In the county, the population was spread out, with 21.40% under the age of 18, 6.40% from 18 to 24, 23.80% from 25 to 44, 23.90% from 45 to 64, and 24.50% who were 65 years of age or older. The median age was 44 years. For every 100 females there were 93.30 males. For every 100 females age 18 and over, there were 89.90 males.
The median income for a household in the county was $31,944, and the median income for a family was $37,473. Males had a median income of $28,836 versus $21,855 for females. The per capita income for the county was $17,848. About 9.20% of families and 13.10% of the population were below the poverty line, including 20.20% of those under age 18 and 7.40% of those age 65 or over.
The county is governed by the Marion County Board of County Commissioners. Jeff Gold is the Chair of the five-person board.
The Florida Department of Corrections operates facilities in unincorporated areas in the county, including the Lowell Correctional Institution, and the Lowell Annex which houses Florida's female death row.
Marion County's Sheriff's Office was in the news in August 2020 during the COVID-19 pandemic in Florida after Sheriff Billy Woods forbade the wearing of masks by deputies unless in high risk areas, such as the hospital. Visitors to the Sheriff's Office are also required to not cover their face.
County public education is supervised under the Marion County School District.

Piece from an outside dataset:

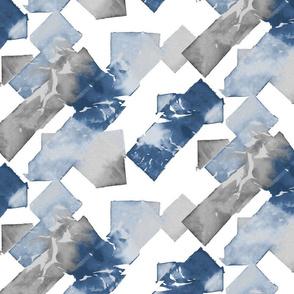diagonalinx3-ch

The Marion County Public Library System operates eight branch libraries.
CSX operates one rail line within the county. Amtrak formerly provided passenger rail service to Ocala Union Station, but the stop was terminated in late 2004. The line is a former Seaboard Airline Railroad line known as the Wildwood Subdivision, and is part of the CSX-S Line.
Nearby that line within Ocala is a former line owned by the Florida Northern Railroad, which was previously owned by the Atlantic Coast Line Railroad. It begins in Candler running northwest along Marion County Road 464 towards Ocala Union Station then continues northwest along Marion County 25A to Lowell.
Another FNOR rail line includes a freight line to the Crystal River Energy Complex in northern Citrus County, which was previously owned by the Atlantic Coast Line Railroad. It runs primarily along US 41 between the Citrus and Levy County Lines. Other lines that used to run through Marion County were either converted into rail trails or abandoned.
Local bus service is provided by SunTran.